__使用レコード__:
◆ ◆ ◆ ◆ ◆ ◆ ◆

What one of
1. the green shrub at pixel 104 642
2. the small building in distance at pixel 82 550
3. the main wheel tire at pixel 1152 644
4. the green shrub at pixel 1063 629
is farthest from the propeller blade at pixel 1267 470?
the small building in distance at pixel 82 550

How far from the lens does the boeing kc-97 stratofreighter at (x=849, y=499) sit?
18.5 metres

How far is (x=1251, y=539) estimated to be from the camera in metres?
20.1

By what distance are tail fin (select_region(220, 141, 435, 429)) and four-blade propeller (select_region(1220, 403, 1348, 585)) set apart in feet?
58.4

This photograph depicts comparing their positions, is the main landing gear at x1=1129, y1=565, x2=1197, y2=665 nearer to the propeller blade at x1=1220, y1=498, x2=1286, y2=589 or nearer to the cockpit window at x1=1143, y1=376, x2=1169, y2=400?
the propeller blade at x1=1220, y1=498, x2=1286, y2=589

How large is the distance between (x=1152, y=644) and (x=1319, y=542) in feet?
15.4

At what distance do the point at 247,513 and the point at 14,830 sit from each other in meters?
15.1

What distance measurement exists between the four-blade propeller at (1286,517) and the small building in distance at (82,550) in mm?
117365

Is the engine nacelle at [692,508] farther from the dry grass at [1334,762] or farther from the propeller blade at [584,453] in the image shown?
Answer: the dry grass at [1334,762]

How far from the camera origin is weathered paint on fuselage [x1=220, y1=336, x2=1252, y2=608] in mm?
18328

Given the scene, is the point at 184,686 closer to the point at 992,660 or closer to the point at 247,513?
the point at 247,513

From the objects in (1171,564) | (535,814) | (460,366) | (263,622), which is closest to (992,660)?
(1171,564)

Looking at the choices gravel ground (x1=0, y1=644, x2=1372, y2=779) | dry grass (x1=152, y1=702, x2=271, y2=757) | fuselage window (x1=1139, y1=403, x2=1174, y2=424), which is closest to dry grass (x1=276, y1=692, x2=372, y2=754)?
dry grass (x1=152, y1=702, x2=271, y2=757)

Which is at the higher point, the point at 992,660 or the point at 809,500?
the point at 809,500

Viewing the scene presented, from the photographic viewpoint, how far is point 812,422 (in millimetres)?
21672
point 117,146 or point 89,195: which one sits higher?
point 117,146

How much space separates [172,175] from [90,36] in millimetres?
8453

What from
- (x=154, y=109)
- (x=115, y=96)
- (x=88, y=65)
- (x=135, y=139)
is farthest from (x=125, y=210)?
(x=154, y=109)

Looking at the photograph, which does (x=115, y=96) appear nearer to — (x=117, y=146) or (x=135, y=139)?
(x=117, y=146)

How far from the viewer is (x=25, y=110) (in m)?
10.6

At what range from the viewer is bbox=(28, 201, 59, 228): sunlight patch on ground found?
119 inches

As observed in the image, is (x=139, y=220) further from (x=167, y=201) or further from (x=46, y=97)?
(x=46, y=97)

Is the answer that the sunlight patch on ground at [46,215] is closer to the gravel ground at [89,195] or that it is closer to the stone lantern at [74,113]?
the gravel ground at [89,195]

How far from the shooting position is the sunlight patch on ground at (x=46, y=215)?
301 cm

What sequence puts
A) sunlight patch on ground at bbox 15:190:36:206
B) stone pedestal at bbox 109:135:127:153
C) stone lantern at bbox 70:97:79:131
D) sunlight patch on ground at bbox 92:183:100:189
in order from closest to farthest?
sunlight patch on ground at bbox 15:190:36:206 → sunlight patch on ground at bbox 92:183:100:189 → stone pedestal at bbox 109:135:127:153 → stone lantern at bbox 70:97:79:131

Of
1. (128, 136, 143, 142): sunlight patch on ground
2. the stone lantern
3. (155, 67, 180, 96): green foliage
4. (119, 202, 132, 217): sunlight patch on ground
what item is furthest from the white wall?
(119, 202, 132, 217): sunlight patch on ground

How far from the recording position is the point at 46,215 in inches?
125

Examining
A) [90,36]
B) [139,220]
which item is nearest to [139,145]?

◆ ◆ ◆ ◆ ◆ ◆ ◆

__指示__: 「Looking at the photograph, which」を含む行から「sunlight patch on ground at bbox 15:190:36:206 →」を含む行まで（両端の行を含む）のレコードを、列名「レコード」「回答」の2列CSVに収めてください。各レコードを1行とし、その本文と回答をそれぞれ1つの引用符付きフィールドに入れ、改行は空白に置き換えること。

__実行結果__:
レコード,回答
"Looking at the photograph, which does (x=115, y=96) appear nearer to — (x=117, y=146) or (x=135, y=139)?","(x=117, y=146)"
"How far from the viewer is (x=25, y=110) (in m)?","10.6"
"At what range from the viewer is bbox=(28, 201, 59, 228): sunlight patch on ground found?","119 inches"
"As observed in the image, is (x=139, y=220) further from (x=167, y=201) or further from (x=46, y=97)?","(x=46, y=97)"
"Is the answer that the sunlight patch on ground at [46,215] is closer to the gravel ground at [89,195] or that it is closer to the stone lantern at [74,113]?","the gravel ground at [89,195]"
"How far from the shooting position is the sunlight patch on ground at (x=46, y=215)?","301 cm"
"What sequence puts A) sunlight patch on ground at bbox 15:190:36:206 B) stone pedestal at bbox 109:135:127:153 C) stone lantern at bbox 70:97:79:131 D) sunlight patch on ground at bbox 92:183:100:189 in order from closest to farthest?","sunlight patch on ground at bbox 15:190:36:206 → sunlight patch on ground at bbox 92:183:100:189 → stone pedestal at bbox 109:135:127:153 → stone lantern at bbox 70:97:79:131"